*Description of the task*
Output every record verbatim, and omit each picture.

*Provided records*
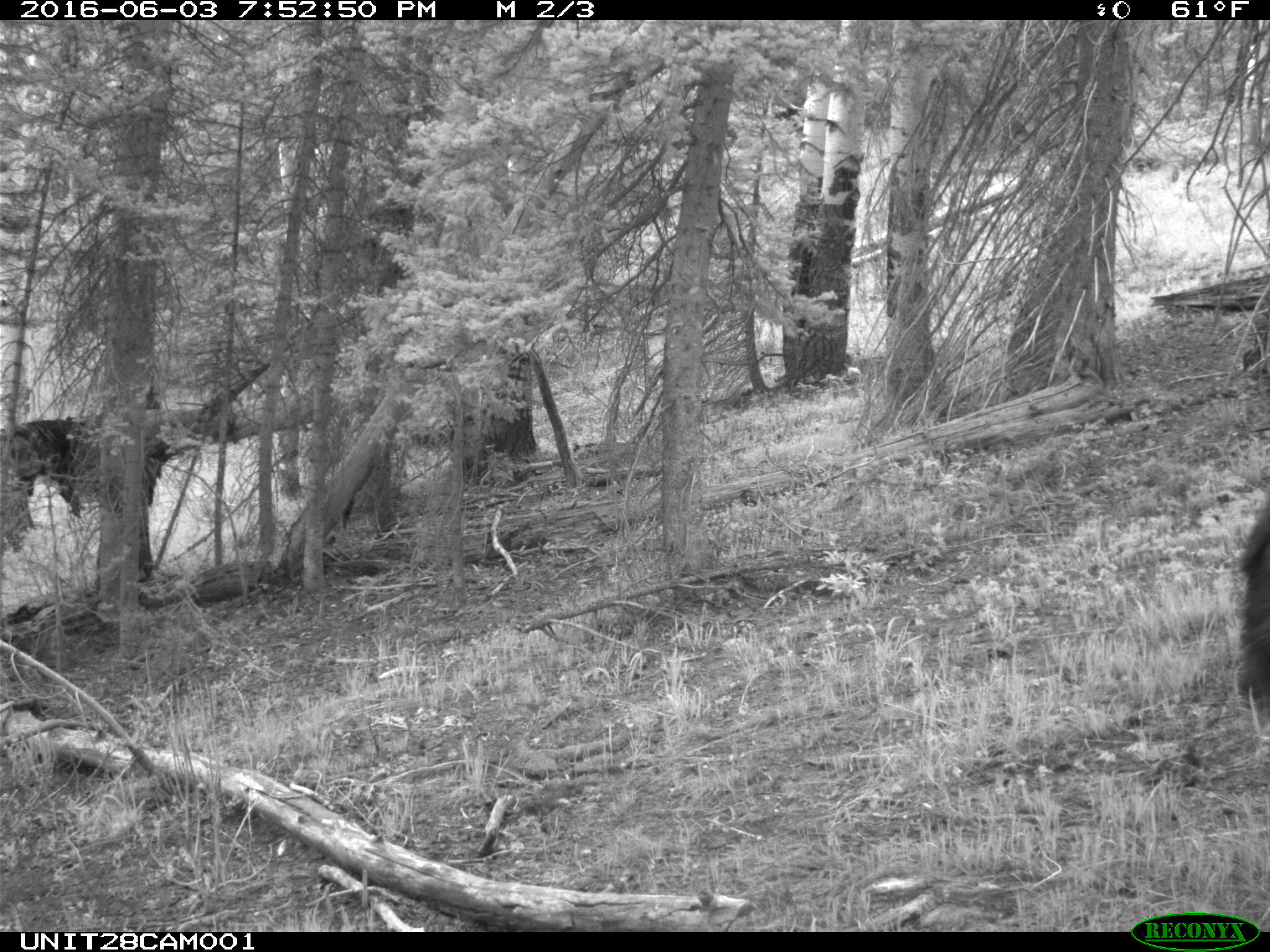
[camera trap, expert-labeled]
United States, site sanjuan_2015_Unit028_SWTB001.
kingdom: Animalia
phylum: Chordata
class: Mammalia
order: Carnivora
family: Ursidae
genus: Ursus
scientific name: Ursus americanus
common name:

*Expected answer*
[camera trap, expert-labeled]
United States, site sanjuan_2015_Unit028_SWTB001.
kingdom: Animalia
phylum: Chordata
class: Mammalia
order: Carnivora
family: Ursidae
genus: Ursus
scientific name: Ursus americanus
common name:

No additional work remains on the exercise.